» **Exercise task**:
Rewrite all the records below, swapping every "carpenter bee" for "honey bee" and leaving everything else unchanged.

<<<<

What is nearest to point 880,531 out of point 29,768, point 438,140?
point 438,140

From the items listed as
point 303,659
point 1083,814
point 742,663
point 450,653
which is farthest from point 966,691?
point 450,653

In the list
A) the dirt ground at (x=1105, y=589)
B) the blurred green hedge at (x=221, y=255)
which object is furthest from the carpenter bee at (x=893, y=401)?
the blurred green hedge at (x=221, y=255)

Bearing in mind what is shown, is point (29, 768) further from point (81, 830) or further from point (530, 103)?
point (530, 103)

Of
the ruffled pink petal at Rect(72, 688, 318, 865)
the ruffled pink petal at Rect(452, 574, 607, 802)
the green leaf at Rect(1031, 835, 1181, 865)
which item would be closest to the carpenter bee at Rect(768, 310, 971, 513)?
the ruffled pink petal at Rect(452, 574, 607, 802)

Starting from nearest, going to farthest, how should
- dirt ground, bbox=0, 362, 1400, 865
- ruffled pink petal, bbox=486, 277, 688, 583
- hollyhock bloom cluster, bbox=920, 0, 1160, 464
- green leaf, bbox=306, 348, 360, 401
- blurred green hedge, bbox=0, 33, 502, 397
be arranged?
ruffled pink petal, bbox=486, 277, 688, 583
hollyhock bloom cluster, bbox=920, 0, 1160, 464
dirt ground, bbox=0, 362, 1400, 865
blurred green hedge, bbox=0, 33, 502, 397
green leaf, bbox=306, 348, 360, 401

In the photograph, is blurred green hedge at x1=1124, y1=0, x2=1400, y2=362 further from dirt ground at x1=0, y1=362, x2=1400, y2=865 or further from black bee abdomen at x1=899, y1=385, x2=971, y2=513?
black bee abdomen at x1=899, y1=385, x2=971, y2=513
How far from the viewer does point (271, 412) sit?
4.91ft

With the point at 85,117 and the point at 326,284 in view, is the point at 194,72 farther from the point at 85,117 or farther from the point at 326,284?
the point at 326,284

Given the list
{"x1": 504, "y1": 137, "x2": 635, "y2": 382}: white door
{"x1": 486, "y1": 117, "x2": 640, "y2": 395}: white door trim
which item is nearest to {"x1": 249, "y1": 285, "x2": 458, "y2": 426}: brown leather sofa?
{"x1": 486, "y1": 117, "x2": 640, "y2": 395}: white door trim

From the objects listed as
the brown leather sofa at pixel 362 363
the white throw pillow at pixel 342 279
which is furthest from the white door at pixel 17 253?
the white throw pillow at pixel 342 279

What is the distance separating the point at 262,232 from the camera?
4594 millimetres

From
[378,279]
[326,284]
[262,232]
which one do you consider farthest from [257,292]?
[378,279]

>>>>

» **Correct response**:
What is nearest to point 880,531 out of point 29,768, point 438,140?
point 438,140

From the items listed as
point 303,659
point 1083,814
point 742,663
point 450,653
which is farthest from point 966,691?
point 450,653

In the list
A) the dirt ground at (x=1105, y=589)
B) the blurred green hedge at (x=221, y=255)
which object is furthest from the honey bee at (x=893, y=401)?
the blurred green hedge at (x=221, y=255)

Bearing in mind what is shown, is point (29, 768) further from point (81, 830) or further from point (530, 103)?
point (530, 103)

Of
the ruffled pink petal at Rect(72, 688, 318, 865)
the ruffled pink petal at Rect(452, 574, 607, 802)
the green leaf at Rect(1031, 835, 1181, 865)
which item would be closest to the honey bee at Rect(768, 310, 971, 513)?
the ruffled pink petal at Rect(452, 574, 607, 802)

Starting from nearest, going to farthest, how should
- dirt ground, bbox=0, 362, 1400, 865
- ruffled pink petal, bbox=486, 277, 688, 583
- hollyhock bloom cluster, bbox=920, 0, 1160, 464
- green leaf, bbox=306, 348, 360, 401
- blurred green hedge, bbox=0, 33, 502, 397
be arranged?
ruffled pink petal, bbox=486, 277, 688, 583
hollyhock bloom cluster, bbox=920, 0, 1160, 464
dirt ground, bbox=0, 362, 1400, 865
blurred green hedge, bbox=0, 33, 502, 397
green leaf, bbox=306, 348, 360, 401

In the photograph, is blurred green hedge at x1=1124, y1=0, x2=1400, y2=362 further from dirt ground at x1=0, y1=362, x2=1400, y2=865 or further from black bee abdomen at x1=899, y1=385, x2=971, y2=513?
black bee abdomen at x1=899, y1=385, x2=971, y2=513
How far from the viewer does point (271, 412) sit?
4.91ft

With the point at 85,117 and the point at 326,284 in view, is the point at 194,72 farther from the point at 85,117 or farther from the point at 326,284?
the point at 326,284

Given the list
{"x1": 504, "y1": 137, "x2": 635, "y2": 382}: white door
{"x1": 486, "y1": 117, "x2": 640, "y2": 395}: white door trim
which item is nearest to {"x1": 249, "y1": 285, "x2": 458, "y2": 426}: brown leather sofa?
{"x1": 486, "y1": 117, "x2": 640, "y2": 395}: white door trim

From the objects listed as
the brown leather sofa at pixel 362 363
the white throw pillow at pixel 342 279
which is furthest from the white door at pixel 17 253?
the white throw pillow at pixel 342 279

What is the distance separating the point at 262,232 from the camera?
4594 millimetres

From
[378,279]
[326,284]
[262,232]
which one do you consider farthest from [257,292]?
[378,279]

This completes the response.